Make an exact copy of all the entries, but do not reproduce the pictures.

Saved data entries:
=== Begin Enclosure ===

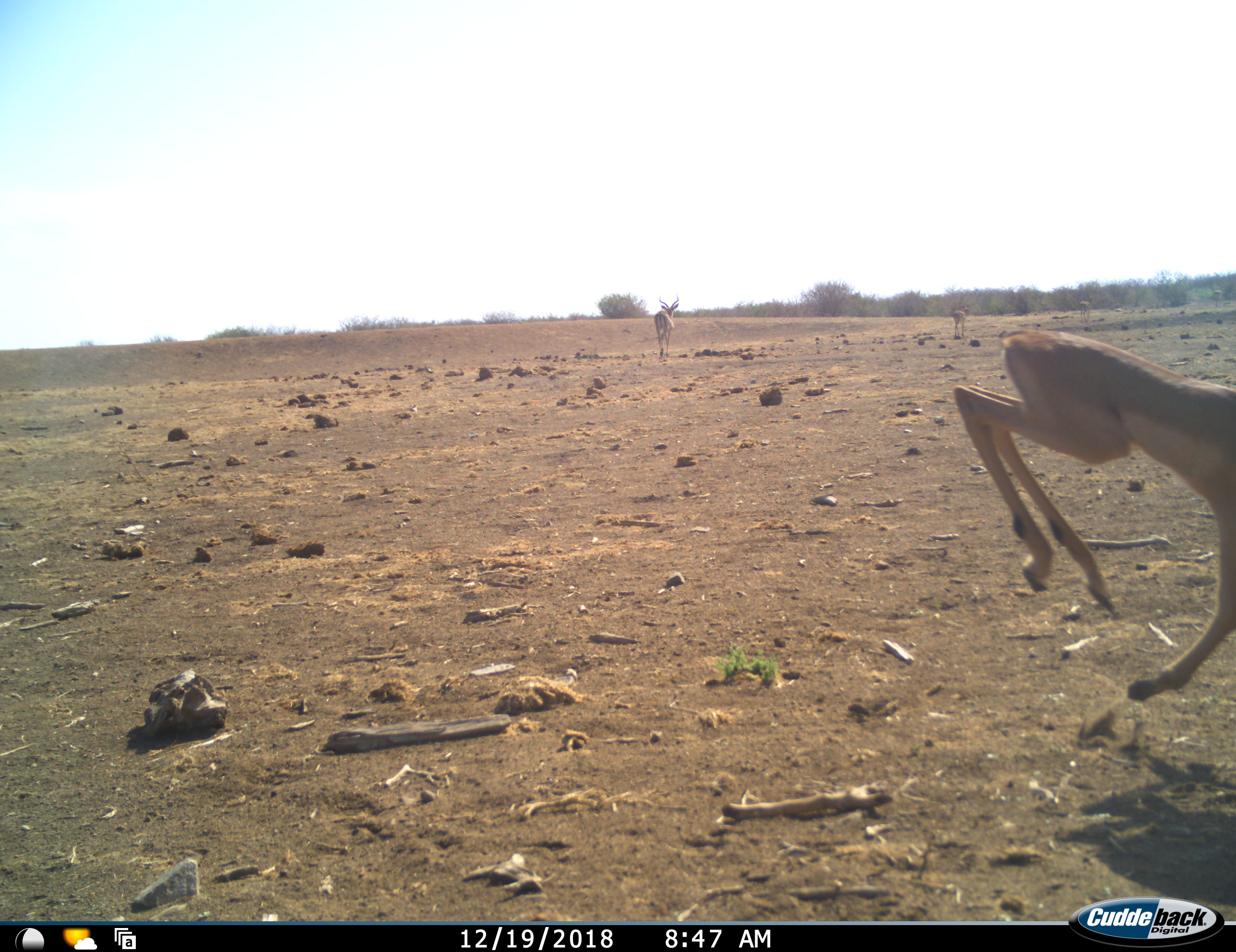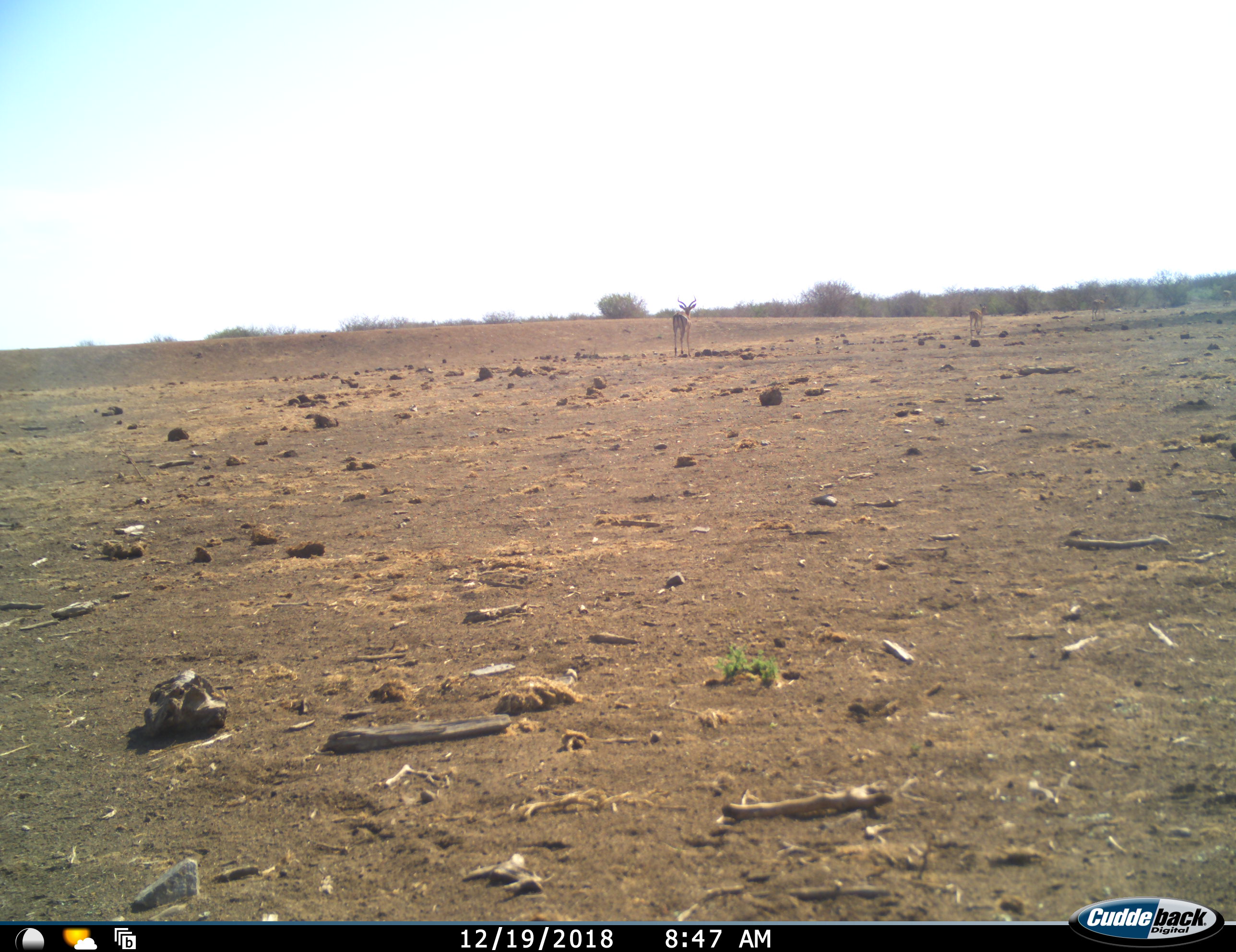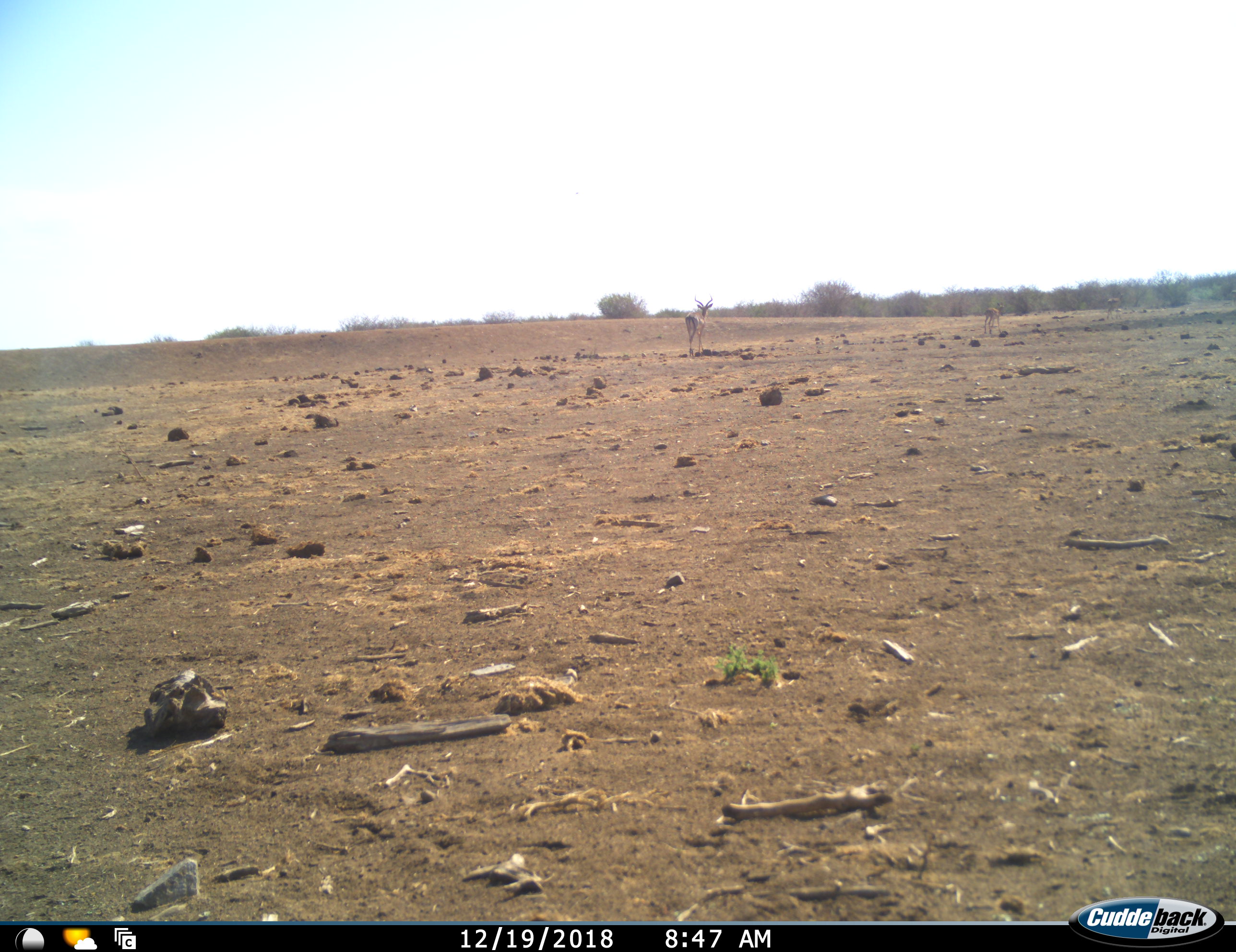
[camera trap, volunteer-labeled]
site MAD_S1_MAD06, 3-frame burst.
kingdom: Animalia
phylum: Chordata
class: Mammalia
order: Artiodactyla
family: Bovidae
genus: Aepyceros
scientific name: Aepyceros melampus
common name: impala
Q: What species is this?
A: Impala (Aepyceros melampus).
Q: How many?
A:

=== End Enclosure ===

* TASK ANSWER
[camera trap, volunteer-labeled]
site MAD_S1_MAD06, 3-frame burst.
kingdom: Animalia
phylum: Chordata
class: Mammalia
order: Artiodactyla
family: Bovidae
genus: Aepyceros
scientific name: Aepyceros melampus
common name: impala
Q: What species is this?
A: Impala (Aepyceros melampus).
Q: How many?
A:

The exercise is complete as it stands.